Viele Mahlzeiten-Fahrradkuriere in Brüssel sollen illegale Einwanderer sein

Ein Großteil der Fahrradkuriere, die in Brüssel Mahlzeiten ausliefern, sind Einwanderer, die illegal ohne Papiere in Belgien leben und die unter erbärmlichen Umständen arbeiten und wohnen. Dies meldet die frankophone Brüsseler Tageszeitung Le Soir. Nach Recherche dieser Zeitung gibt es in der Hauptstadt einen regelrechten Markt für falsche Accounts bei Lieferplattformen wie Deliveroo oder Uber Eats.
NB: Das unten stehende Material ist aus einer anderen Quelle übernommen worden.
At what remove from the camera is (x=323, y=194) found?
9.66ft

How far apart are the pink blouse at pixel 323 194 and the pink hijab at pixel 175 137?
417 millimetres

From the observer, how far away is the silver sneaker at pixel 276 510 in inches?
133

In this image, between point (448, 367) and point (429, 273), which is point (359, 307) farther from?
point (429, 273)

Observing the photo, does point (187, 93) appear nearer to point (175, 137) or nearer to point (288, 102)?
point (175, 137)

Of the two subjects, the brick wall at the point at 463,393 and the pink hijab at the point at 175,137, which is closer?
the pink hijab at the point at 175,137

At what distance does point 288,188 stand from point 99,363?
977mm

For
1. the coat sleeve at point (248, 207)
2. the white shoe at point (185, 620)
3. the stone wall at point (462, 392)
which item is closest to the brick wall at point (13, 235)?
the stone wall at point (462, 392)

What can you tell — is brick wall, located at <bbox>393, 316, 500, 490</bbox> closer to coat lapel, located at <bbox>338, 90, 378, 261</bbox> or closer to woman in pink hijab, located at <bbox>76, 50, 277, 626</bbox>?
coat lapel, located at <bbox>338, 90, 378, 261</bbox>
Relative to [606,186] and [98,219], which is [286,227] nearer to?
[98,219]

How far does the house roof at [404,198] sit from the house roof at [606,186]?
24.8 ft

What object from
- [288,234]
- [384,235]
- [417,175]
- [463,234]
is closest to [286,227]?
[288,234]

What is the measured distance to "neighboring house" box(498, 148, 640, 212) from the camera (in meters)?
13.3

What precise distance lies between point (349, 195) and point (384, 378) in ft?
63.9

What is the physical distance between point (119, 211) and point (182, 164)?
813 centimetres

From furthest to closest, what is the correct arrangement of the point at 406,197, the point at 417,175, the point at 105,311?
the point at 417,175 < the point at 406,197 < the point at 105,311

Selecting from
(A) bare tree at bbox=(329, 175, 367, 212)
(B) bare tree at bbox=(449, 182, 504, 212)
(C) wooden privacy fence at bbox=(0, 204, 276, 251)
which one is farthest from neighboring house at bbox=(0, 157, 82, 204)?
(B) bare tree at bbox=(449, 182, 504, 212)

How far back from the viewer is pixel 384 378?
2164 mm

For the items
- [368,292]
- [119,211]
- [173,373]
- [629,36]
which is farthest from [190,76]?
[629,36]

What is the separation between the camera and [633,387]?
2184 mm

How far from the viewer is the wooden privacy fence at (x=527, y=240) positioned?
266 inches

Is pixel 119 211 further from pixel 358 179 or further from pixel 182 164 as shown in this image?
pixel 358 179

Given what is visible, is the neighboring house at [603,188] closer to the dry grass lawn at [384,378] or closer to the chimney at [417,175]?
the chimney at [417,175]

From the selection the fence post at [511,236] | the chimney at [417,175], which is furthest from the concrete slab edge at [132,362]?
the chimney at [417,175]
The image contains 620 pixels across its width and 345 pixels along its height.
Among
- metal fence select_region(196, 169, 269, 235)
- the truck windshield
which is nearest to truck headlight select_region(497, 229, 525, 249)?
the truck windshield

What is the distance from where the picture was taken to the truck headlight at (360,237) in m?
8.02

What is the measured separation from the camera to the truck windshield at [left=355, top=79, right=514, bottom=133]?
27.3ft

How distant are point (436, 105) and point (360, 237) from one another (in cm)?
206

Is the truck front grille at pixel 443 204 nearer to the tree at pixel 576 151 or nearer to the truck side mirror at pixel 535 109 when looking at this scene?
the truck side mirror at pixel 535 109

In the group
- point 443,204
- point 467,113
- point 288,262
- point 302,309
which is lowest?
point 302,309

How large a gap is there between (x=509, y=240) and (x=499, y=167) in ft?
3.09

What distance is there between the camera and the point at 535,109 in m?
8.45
Journalisten von Le Soir haben in den vergangenen Wochen dutzende Fahrradkuriere in der Hauptstadt zu ihren Lebens- und Arbeitsumständen befragt. Die meisten der Befragten waren Männer zwischen 18 und 30 Jahren, die zumeist aus Nord- und Westafrika, aus Südamerika oder aus Syrien, Pakistan und Afghanistan kommen. Die meisten Mahlzeitenlieferungen bringen den Kurieren kaum etwas ein, manchmal noch keine 5 € pro Fahrt.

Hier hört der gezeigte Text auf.